Locate each line in the material below that contains the word "viewer", and copy every such line in full.

[start of Materials provided]

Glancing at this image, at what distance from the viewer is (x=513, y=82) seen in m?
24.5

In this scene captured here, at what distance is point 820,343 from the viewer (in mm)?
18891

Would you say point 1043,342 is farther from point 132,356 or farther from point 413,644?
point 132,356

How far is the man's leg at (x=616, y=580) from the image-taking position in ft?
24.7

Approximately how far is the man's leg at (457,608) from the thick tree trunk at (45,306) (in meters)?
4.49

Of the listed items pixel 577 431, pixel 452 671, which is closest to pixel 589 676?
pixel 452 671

[end of Materials provided]
[start of Materials provided]

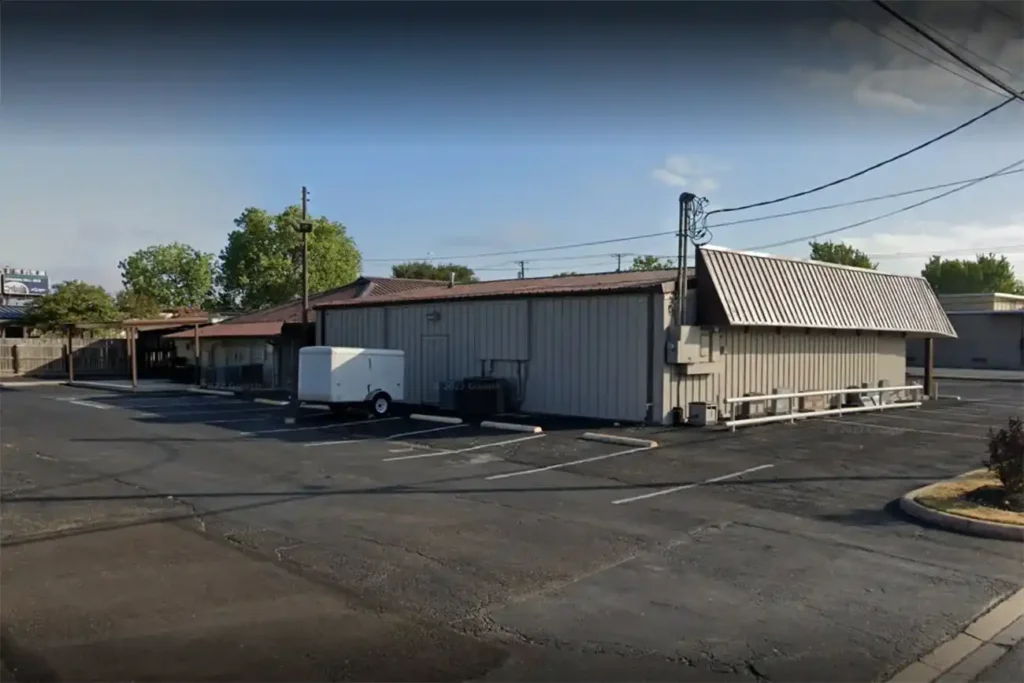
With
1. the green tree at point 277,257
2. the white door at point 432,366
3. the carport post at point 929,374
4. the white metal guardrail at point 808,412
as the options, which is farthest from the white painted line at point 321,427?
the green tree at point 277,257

[end of Materials provided]

▶ **Solution to the exercise**:
Glancing at this image, at what distance from the viewer is (x=513, y=82) seen in m?
In this scene captured here, at what distance is point 820,343 from the viewer (in mm)?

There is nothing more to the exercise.